[What this task involves] Format the rows from the line containing "How large a" through the end of the rows as a two-column CSV with the columns text and answer. Give one line per row, put each value in its own quoted field, and replace any line breaks with spaces.

[Supplied records]
[Begin]
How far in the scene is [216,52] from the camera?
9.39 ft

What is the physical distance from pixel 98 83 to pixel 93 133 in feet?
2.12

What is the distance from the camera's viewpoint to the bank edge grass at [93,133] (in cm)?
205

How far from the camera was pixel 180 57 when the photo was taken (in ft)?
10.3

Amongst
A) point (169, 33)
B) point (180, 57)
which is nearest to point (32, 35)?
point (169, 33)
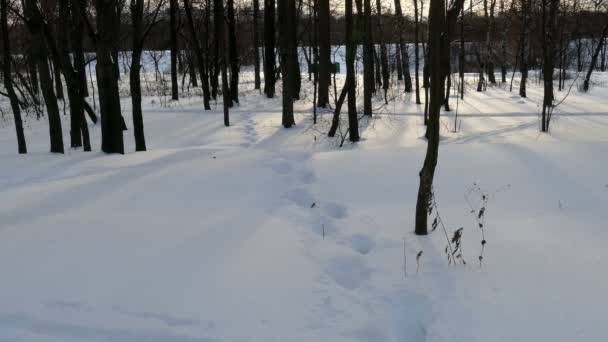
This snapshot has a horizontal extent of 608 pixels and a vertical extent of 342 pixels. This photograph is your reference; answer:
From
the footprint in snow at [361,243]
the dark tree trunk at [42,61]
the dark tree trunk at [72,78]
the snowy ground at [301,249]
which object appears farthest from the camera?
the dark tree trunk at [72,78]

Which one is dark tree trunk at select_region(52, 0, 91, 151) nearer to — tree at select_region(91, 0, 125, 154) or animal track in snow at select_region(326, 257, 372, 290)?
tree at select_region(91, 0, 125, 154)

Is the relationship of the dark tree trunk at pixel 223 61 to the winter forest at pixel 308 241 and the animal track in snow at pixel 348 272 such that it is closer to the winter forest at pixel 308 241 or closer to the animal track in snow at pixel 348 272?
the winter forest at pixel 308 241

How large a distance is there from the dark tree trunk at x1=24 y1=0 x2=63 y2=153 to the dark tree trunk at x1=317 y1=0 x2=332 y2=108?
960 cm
[End]
[Written solution]
text,answer
"How large a distance is there from the dark tree trunk at x1=24 y1=0 x2=63 y2=153 to the dark tree trunk at x1=317 y1=0 x2=332 y2=108?","960 cm"